In a decisive move to tackle rampant inflation, Turkey’s central bank announced a significant hike to its benchmark interest rate from 30% to 35% this Thursday. This adjustment aligns with the forecasts made by economists who participated in a Reuters survey. The bank attributed the uptick to stronger-than-anticipated price escalations observed in the third quarter. Emphasizing the urgency to stabilize inflationary expectations, the bank’s statement highlighted the need to “control the deterioration in pricing behavior.” It further revealed that the influences of tax modifications, wage increments, and fluctuating exchange rates had predominantly settled.
Highlighting its commitment to restoring financial health, the bank stated, “Monetary tightening will be further bolstered as required, in a strategic and phased approach, until a substantial enhancement in the inflation perspective is realized.” This recent increment trails a significant 500 basis point enhancement in September. This progression signals the central bank’s shift from an extended phase of unconventional monetary policies, a period that witnessed declining rates even as inflation surged aggressively.
This strategic transformation commenced in June, upon the appointment of Hafize Gaye Erkan, a seasoned former Wall Street banker, as the central bank governor by President Recep Tayyip Erdogan. Since her takeover, the benchmark interest rate has experienced a dramatic ascent from a mere 8.5%. Economic experts suggest that this upward trajectory needs to continue.

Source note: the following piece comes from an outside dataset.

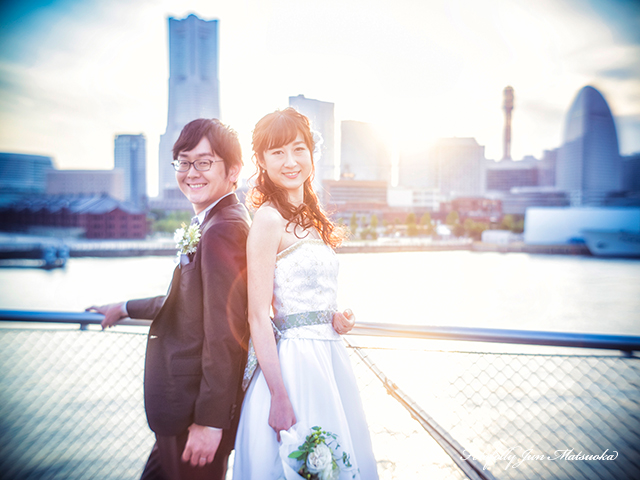 ウエディングドレス前撮り　フォトウエディング　写真だけの結婚式　大桟橋で前撮り　横浜で前撮り　大桟橋にて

Recent times have seen the Turkish economy grappling with multifaceted challenges. The bank predicts that by the end of 2023, inflation could surpass 60%. Concurrently, the Turkish lira has witnessed a significant devaluation, escalating the cost of imports.
Liam Peach, a distinguished emerging markets economist from Capital Economics, anticipates two more 500 basis point increases in the upcoming central bank gatherings this year. He believes such steps could ensure that real interest rates, after considering inflation, turn favorable by next year’s conclusion. Peach noted, “Achieving this would be pivotal in perpetuating investor enthusiasm and retaining Turkey’s sovereign dollar bond spreads at their near-historic lows.” Peach commended the central bank’s recent policy enhancements and communication strategies for restoring its credibility. However, he emphasized that to sustain Turkey’s fundamental economic improvements and retain investor trust, maintaining positive real rates is crucial for the upcoming years.